(Exercise directions) Format the lines below, from the line that has "How far apart" through the line that has "0.68 metres", as a numbered list, skipping blank lines and leaving out the pictures.

(Supplied information)
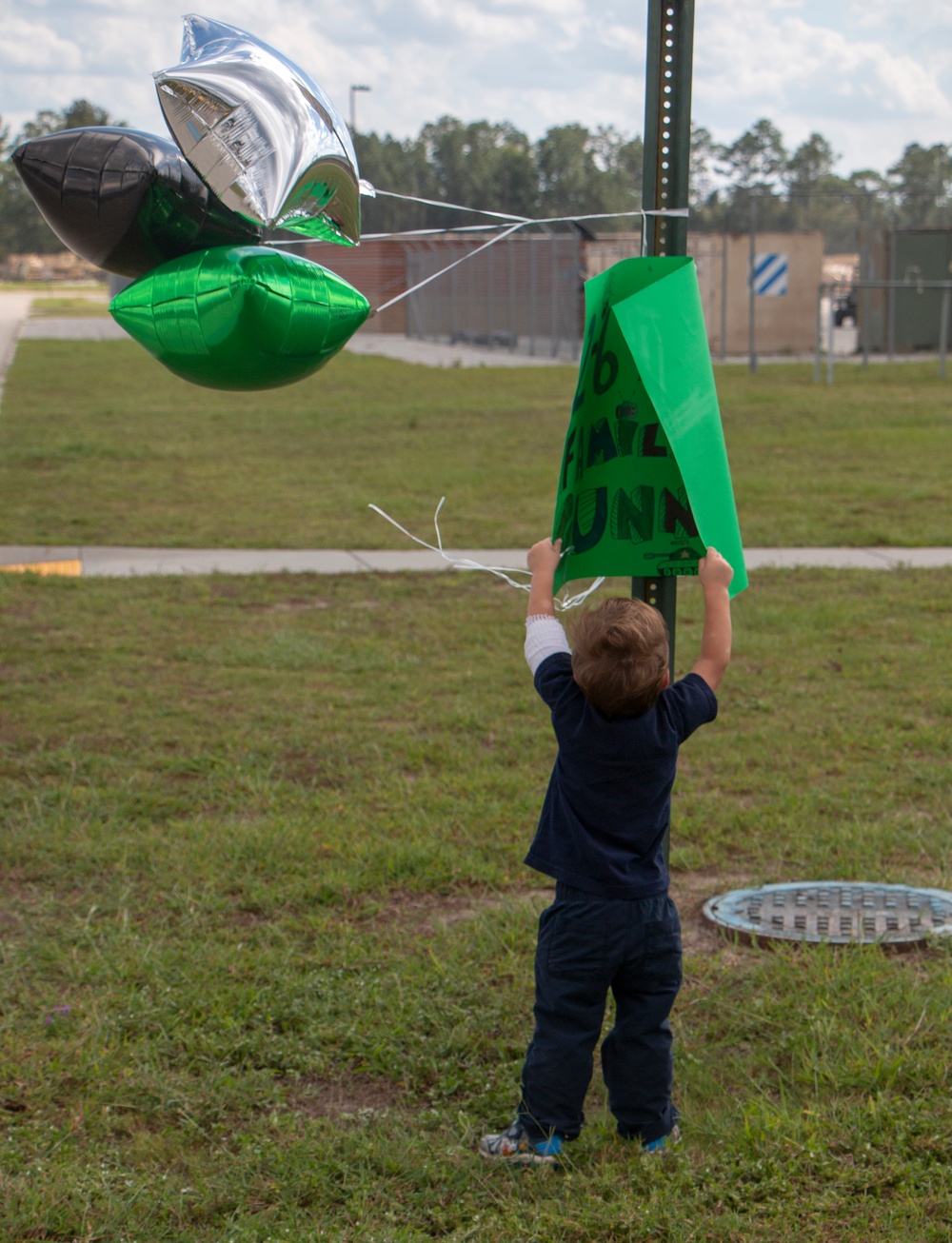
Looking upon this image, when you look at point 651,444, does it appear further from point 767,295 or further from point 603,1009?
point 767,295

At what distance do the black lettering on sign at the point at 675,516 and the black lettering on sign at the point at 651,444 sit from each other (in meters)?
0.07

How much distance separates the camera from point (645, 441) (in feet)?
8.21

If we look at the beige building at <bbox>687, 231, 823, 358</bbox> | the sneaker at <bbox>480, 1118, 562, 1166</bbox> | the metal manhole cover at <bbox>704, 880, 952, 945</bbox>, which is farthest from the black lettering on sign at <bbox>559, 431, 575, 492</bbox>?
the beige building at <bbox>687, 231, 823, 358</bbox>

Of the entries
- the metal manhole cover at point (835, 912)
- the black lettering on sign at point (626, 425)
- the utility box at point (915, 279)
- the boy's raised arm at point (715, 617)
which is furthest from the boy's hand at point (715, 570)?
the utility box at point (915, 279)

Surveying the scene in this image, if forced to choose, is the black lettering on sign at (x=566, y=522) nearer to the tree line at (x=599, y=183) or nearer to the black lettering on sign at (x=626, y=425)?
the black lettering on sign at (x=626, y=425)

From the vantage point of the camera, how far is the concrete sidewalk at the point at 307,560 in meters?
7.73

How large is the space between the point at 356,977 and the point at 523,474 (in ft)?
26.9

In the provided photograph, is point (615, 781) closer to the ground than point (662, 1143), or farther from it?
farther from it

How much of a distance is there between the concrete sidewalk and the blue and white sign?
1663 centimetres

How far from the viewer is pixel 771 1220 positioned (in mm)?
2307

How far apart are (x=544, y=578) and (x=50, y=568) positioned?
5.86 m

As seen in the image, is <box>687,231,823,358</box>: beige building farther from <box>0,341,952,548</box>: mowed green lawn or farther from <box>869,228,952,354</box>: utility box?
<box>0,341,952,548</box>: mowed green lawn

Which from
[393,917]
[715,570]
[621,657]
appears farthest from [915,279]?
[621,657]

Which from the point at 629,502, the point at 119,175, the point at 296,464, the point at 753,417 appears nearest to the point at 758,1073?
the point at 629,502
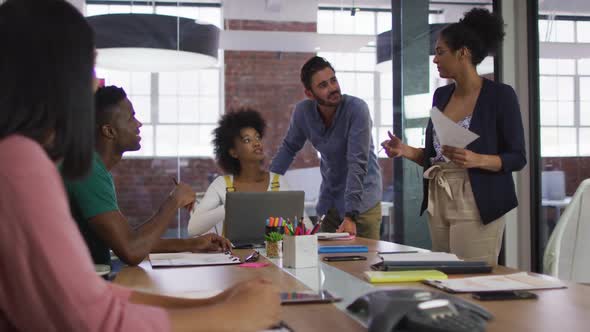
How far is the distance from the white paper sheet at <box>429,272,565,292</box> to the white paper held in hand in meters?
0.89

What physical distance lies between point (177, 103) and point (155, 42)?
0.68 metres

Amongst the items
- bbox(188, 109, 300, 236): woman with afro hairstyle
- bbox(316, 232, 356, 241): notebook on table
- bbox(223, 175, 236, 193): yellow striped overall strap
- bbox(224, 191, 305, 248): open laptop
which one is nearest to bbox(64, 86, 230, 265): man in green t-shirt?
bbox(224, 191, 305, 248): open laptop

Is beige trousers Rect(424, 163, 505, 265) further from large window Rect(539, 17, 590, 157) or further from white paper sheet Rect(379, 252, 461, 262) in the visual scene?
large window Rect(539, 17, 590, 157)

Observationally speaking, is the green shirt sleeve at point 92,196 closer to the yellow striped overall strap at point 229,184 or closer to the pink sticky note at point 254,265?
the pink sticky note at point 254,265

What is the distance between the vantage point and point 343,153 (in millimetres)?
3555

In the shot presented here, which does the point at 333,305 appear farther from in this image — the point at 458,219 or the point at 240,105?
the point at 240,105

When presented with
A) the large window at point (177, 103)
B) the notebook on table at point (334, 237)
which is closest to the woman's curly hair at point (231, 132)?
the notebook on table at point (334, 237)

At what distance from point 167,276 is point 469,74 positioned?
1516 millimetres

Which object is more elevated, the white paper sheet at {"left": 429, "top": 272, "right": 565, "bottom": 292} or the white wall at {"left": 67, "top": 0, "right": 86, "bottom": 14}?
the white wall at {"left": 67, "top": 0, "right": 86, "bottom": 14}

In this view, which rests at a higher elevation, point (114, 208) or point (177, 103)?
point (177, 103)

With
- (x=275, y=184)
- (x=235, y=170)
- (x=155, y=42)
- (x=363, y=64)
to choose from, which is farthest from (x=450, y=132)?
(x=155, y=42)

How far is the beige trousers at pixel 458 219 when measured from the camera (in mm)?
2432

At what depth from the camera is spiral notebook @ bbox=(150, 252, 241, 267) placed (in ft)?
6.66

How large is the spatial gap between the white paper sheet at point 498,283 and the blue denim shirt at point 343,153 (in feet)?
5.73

...

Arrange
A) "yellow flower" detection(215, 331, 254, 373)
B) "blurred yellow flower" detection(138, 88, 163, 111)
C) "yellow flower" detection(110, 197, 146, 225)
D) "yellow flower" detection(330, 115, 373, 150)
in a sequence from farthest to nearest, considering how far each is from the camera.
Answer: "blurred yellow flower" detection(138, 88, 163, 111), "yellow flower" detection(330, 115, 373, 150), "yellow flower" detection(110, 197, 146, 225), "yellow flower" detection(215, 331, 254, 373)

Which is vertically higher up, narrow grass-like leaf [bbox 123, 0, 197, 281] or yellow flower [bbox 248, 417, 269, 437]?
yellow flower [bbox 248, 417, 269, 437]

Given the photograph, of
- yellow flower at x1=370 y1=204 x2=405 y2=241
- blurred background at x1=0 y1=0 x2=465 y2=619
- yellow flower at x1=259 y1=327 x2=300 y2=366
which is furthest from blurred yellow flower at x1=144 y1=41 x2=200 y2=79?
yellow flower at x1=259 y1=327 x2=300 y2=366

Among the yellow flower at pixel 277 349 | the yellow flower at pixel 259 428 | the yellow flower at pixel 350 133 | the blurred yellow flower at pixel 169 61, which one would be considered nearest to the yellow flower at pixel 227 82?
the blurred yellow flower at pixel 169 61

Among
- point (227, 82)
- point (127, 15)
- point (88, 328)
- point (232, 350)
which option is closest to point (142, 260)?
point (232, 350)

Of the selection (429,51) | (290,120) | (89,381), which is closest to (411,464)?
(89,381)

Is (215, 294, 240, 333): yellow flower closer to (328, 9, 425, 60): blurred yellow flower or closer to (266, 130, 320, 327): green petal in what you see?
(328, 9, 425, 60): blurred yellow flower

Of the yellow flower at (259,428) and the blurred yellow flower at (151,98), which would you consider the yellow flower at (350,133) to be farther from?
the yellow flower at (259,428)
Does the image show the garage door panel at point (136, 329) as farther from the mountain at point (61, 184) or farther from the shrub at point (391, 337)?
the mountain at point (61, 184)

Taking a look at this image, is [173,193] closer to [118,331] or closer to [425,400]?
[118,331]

(Answer to this problem)
1. How far apart are (x=544, y=578) and (x=50, y=568) positioned?
2. 5.86 m
3. As seen in the image, is <box>687,231,823,358</box>: beige building farther from <box>0,341,952,548</box>: mowed green lawn or farther from <box>869,228,952,354</box>: utility box?
4. <box>0,341,952,548</box>: mowed green lawn
5. Which from
6. [393,917]
7. [715,570]
8. [621,657]
9. appears farthest from [915,279]?
10. [621,657]
11. Which from the point at 629,502, the point at 119,175, the point at 296,464, the point at 753,417 appears nearest to the point at 758,1073?
12. the point at 629,502
13. How far is the distance from the white paper sheet at <box>429,272,565,292</box> to the white paper held in hand in meters?
14. 0.89
15. What physical distance lies between point (177, 103) and point (155, 42)?
16. 0.68 metres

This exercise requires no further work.